Il PD ha trovato la quadra sulla riforma del Senato, e che io sia contento o meno della soluzione individuata conta poco e ancor meno interessa. Quel che importa è che sia contento Renzi, che anche la Boschi lo sia e che lo sia pure Bersani. Tutti felici: nel parlamentino del Nazareno s’è deciso come sarà la nuova Costituzione.
Giusto? Beh, non proprio. Per quanto di maggioranza, finanche assoluta o consistente, l’idea che la discussione sull’assetto del sistema di governo sia un affare di equilibri fra correnti e rapporti interni a una sola forza politica non è proprio normale, non credete? Nell’ipotesi che questa fosse la migliore delle riforme possibili, e non lo è, o quella per la quale io da sempre mi fossi battuto, e non lo è, la circostanza d’essere il prodotto di una discussione quasi esclusivamente di parte, e di partito, non sarebbe comunque sufficientemente rassicurante, quando non fosse potenzialmente preoccupante. Se non altro, per l’effetto “precedente” che potrebbe costituire (quando si dice “costituenti”, appunto).

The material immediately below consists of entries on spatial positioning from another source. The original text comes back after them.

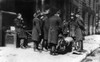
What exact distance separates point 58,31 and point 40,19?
54.6 inches

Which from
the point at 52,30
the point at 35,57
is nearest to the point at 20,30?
the point at 52,30

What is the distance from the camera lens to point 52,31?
10.2 metres

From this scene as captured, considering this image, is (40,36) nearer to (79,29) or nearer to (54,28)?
(54,28)

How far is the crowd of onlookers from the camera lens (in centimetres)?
1024

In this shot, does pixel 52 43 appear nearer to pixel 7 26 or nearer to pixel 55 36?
pixel 55 36

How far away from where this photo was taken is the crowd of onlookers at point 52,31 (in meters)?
10.2

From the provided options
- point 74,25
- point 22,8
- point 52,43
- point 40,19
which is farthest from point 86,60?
point 22,8

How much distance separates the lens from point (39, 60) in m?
8.96

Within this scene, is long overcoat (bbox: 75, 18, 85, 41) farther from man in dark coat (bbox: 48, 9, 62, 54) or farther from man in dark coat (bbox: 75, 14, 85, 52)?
man in dark coat (bbox: 48, 9, 62, 54)

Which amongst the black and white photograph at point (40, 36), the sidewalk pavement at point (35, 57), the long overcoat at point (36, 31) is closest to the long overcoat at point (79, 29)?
the black and white photograph at point (40, 36)

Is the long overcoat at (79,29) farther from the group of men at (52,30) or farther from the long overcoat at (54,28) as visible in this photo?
the long overcoat at (54,28)

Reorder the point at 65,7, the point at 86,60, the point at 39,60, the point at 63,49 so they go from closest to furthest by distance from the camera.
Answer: the point at 39,60
the point at 86,60
the point at 63,49
the point at 65,7

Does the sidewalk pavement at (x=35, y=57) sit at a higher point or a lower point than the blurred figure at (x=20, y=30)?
lower

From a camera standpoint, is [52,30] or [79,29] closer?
Result: [52,30]
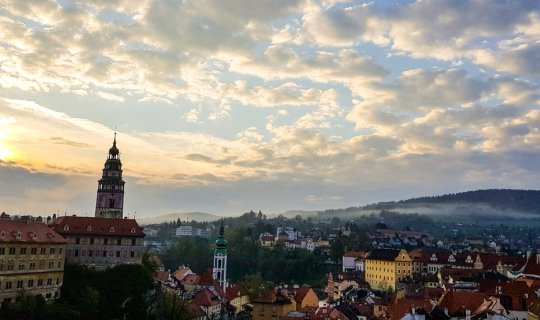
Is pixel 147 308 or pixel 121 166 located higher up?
pixel 121 166

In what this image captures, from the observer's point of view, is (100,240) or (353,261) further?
(353,261)

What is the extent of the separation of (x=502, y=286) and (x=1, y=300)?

Ovviamente, di tutte queste considerazioni, le attuali leve del potere renziano e le schiere plaudenti della società renzizzata faranno poltiglia buona per la narrazione continua del bene contro il male, della speranza contro la paura, dei “giovani che vogliono cambiare il Paese, contro i vecchi gufi, rosiconi e professionisti della tartina che li vogliono fermare”, anche se molti di quei giovani sono più vecchi di me e di tartine ai convegni facciano incetta ben più del sottoscritto.
Spero, sebbene non me lo auguri, che un simile atteggiamento lo abbiano allorquando dovesse capitare che a cambiare Costituzione e forma di governo a propria immagine e volontà dovesse essere qualcuno che loro dicono di avversare e temere. D’altronde, se è lecito che il PD di Renzi decida in una sua riunione quale profilo dare alle istituzioni di tutti, perché non dovrebbe esserlo se a farlo fosse la Lega di Salvini o il M5S di Grillo?